Since China began war games and military drills near Taiwan earlier this month after the visit of US House Speaker Nancy Pelosi to the Chinese-claimed island, the government in Taipei has reported repeated flights by drones on islets it controls close to the Chinese coast.
Video from at least two of these drone missions has circulated widely on Chinese social media. In one, Taiwanese soldiers can be seen throwing rocks to ward it away.
Speaking at a daily briefing, Chinese Foreign Ministry spokesman Zhao Lijian said he had seen the footage. "Chinese drones flying about Chinese territory, this is not something to make a fuss about," he said.
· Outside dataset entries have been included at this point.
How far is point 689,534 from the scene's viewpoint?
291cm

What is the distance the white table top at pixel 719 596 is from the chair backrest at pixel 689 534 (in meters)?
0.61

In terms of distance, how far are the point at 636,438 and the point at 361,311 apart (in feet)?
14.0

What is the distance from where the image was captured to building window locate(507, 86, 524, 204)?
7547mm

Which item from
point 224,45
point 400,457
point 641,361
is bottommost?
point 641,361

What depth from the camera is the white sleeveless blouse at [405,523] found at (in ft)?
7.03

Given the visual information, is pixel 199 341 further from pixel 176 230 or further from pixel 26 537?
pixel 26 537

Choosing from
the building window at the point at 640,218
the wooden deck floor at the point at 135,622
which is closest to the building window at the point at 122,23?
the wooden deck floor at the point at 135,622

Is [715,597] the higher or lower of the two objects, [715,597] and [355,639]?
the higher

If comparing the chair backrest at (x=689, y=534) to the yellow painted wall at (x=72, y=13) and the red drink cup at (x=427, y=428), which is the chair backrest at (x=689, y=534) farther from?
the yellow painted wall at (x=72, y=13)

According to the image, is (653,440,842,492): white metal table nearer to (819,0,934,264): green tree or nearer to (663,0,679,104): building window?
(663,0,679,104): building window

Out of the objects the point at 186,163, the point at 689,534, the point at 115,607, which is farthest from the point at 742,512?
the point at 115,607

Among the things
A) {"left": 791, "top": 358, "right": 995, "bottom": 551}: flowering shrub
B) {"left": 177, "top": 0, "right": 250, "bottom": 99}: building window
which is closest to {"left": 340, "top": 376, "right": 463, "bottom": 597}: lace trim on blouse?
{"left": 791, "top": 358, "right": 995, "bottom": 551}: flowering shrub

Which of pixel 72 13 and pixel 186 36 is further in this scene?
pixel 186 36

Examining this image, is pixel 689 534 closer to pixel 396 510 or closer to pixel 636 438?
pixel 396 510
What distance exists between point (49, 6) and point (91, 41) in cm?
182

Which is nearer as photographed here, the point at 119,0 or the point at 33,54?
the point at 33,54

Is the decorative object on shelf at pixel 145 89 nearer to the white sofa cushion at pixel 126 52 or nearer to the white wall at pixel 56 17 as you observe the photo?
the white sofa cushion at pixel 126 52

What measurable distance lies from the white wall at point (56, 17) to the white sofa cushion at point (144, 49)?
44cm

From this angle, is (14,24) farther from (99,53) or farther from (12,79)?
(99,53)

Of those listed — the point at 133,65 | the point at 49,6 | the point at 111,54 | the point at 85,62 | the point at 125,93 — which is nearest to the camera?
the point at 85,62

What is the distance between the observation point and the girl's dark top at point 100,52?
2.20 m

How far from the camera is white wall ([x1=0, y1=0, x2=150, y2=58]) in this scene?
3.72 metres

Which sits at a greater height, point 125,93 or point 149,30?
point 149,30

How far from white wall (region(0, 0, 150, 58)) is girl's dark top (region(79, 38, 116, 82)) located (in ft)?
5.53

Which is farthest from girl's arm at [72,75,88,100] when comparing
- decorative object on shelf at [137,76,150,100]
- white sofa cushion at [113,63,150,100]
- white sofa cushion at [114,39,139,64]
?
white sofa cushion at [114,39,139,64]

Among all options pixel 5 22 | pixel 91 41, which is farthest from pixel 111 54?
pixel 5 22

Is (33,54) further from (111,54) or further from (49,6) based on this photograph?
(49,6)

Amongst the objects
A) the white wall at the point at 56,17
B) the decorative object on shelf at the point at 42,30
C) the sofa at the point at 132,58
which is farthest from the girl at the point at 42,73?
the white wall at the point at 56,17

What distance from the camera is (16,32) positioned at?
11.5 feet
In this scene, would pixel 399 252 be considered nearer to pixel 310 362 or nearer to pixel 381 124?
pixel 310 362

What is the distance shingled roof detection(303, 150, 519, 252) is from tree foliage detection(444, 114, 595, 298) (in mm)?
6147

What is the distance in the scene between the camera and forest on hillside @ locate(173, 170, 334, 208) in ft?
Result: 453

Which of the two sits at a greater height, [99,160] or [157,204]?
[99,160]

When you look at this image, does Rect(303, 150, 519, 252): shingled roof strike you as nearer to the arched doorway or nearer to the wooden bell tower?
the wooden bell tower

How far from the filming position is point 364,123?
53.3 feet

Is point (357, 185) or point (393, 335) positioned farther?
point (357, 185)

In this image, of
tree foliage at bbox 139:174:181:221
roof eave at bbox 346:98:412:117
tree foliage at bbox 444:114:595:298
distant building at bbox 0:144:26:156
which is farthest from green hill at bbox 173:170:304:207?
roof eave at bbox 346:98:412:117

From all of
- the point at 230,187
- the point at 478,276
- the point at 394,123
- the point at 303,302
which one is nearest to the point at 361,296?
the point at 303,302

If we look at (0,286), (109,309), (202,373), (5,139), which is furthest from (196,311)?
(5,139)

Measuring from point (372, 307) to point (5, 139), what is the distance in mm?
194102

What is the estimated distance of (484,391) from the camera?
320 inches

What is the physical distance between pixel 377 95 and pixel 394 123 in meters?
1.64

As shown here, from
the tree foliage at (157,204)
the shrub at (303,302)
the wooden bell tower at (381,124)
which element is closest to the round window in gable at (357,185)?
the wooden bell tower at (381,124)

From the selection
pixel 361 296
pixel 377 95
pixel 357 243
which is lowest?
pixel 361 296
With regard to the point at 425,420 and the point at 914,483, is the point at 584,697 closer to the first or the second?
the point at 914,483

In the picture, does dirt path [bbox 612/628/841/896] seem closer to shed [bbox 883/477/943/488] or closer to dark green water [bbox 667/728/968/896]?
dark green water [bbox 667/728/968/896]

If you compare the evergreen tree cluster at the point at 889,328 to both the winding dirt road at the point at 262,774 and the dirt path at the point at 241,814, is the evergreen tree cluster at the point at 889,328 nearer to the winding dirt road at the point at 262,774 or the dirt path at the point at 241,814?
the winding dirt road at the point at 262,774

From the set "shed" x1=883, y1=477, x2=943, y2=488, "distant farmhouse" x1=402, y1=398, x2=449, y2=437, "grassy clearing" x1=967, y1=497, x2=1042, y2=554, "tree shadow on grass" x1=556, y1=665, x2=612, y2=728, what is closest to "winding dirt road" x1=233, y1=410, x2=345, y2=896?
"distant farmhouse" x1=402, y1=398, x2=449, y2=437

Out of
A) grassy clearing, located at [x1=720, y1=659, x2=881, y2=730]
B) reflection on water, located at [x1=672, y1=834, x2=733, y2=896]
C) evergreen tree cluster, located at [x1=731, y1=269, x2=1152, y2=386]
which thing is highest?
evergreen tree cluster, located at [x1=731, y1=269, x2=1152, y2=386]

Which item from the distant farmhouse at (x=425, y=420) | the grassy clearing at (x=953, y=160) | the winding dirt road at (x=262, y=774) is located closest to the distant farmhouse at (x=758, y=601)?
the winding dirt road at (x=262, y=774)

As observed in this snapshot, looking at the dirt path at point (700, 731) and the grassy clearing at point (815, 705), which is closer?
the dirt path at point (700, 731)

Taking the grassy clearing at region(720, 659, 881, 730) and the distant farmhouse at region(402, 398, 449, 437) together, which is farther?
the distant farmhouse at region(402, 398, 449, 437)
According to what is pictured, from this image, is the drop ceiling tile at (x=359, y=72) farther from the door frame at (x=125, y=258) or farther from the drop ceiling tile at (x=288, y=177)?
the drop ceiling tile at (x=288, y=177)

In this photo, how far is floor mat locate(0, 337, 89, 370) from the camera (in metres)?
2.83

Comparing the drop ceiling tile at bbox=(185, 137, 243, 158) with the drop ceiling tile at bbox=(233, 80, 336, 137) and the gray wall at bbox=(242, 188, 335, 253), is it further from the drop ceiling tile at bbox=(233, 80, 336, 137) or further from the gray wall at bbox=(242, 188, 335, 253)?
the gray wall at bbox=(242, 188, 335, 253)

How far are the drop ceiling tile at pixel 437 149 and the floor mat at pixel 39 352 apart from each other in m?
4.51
Taiwan's foreign ministry expressed anger at his comments. "There is an ancient Chinese teaching that 'uninvited people are called thieves'. Whether it is breaking through the door or peeping from the air, the people of Taiwan do not welcome such thieves," it said.
Taiwan's defence ministry reported a further drone incursion on Monday, near the tiny Lion Islet, part of the Kinmen group of islands that sit opposite the Chinese cities of Xiamen and Quanzhou. It said soldiers fired flares to warn it away and after one minute it flew off in the direction of Xiamen.
White House National Security Council spokesman John Kirby would not confirm reports about the drones but told reporters that China continued to try to set a "new normal" for its activity toward Taiwan, including by sailing ships and flying aircraft over the unofficial median line in the Taiwan Strait.
"They're trying to turn up the temperature to a degree where it becomes sort of this new normal," Kirby said. "We're not going to accept it."
Two US Navy warships sailed through international waters in the Taiwan Strait on Sunday, the first such operation since Pelosi's visit, though it has been conducting similar passages on a monthly basis.
Taiwan has controlled Kinmen, along with the Matsu islands further up China's coast, since the defeated Republic of China government fled to Taipei after losing a civil war with Mao Zedong's Communists in 1949.
At its closest point, Chinese-controlled territory is only a few hundred metres from Kinmen. China has vowed to bring Taiwan under its rule, by force if necessary.